#### [Brief]
Output as a numbered list the stretch of records from the line containing "As we can see" through the end of the records, both ends included and blank lines omitted.

#### [Dataset content]
● ● ● ●
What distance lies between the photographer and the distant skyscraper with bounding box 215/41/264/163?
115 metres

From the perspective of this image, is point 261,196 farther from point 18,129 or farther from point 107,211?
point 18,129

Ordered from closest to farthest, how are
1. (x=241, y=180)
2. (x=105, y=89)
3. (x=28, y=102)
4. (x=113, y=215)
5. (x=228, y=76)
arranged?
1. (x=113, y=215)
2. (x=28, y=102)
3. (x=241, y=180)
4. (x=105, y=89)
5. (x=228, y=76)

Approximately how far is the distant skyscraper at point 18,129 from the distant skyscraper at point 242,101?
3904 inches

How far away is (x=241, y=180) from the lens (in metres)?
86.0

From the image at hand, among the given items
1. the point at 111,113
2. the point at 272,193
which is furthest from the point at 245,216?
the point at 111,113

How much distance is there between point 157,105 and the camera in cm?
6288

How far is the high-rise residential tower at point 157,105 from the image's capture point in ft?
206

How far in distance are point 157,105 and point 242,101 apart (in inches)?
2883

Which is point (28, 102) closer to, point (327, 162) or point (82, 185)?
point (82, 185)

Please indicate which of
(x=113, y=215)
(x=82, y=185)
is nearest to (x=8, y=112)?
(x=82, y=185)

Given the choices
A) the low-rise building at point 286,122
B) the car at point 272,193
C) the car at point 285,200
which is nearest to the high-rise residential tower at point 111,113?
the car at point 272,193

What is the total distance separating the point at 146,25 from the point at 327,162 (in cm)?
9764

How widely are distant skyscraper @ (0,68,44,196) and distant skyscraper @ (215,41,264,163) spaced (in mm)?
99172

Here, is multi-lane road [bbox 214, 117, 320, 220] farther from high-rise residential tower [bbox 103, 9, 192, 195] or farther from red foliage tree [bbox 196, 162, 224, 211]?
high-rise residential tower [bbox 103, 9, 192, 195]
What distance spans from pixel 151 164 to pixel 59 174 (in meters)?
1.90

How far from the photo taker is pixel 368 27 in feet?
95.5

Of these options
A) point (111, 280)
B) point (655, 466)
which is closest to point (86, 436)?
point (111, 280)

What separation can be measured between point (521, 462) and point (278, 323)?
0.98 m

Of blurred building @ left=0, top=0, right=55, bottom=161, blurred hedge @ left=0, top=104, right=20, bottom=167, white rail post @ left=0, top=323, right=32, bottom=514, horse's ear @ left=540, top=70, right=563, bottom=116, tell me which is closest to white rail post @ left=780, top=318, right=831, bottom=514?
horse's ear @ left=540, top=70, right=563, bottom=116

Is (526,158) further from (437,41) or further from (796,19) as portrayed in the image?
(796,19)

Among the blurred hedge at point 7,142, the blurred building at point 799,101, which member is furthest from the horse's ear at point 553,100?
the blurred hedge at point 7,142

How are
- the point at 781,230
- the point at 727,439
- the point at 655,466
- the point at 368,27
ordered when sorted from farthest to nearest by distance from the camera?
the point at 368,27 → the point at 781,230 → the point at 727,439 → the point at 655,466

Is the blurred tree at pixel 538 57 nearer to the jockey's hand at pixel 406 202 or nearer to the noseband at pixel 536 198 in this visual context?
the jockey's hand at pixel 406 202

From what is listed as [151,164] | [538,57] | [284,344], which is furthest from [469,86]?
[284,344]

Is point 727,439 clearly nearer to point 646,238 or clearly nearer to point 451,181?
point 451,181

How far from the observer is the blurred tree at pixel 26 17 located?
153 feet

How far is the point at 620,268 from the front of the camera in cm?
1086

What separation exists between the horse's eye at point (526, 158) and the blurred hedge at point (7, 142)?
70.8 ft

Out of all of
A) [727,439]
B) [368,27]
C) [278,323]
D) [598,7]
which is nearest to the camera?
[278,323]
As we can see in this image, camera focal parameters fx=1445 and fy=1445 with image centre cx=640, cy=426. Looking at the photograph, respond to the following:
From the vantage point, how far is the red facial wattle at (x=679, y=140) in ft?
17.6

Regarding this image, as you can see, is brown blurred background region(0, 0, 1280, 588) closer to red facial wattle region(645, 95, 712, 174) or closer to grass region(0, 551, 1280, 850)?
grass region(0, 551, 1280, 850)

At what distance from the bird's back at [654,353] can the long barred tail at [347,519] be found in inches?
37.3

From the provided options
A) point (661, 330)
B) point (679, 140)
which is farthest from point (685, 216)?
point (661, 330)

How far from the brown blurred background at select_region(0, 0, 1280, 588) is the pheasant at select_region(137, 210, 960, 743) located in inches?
● ● ● ●
#### [Exercise solution]
1. As we can see in this image, camera focal parameters fx=1445 and fy=1445 with image centre cx=640, cy=426. Looking at the photograph, respond to the following:
2. From the vantage point, how far is the red facial wattle at (x=679, y=140) in ft?
3. 17.6
4. Regarding this image, as you can see, is brown blurred background region(0, 0, 1280, 588) closer to red facial wattle region(645, 95, 712, 174) or closer to grass region(0, 551, 1280, 850)?
5. grass region(0, 551, 1280, 850)
6. At what distance from the bird's back at [654,353] can the long barred tail at [347,519] be found in inches?
7. 37.3
8. From the provided options
9. A) point (661, 330)
10. B) point (679, 140)
11. which is farthest from point (685, 216)?
12. point (661, 330)
13. How far from the brown blurred background at select_region(0, 0, 1280, 588) is the pheasant at select_region(137, 210, 960, 743) located in inches?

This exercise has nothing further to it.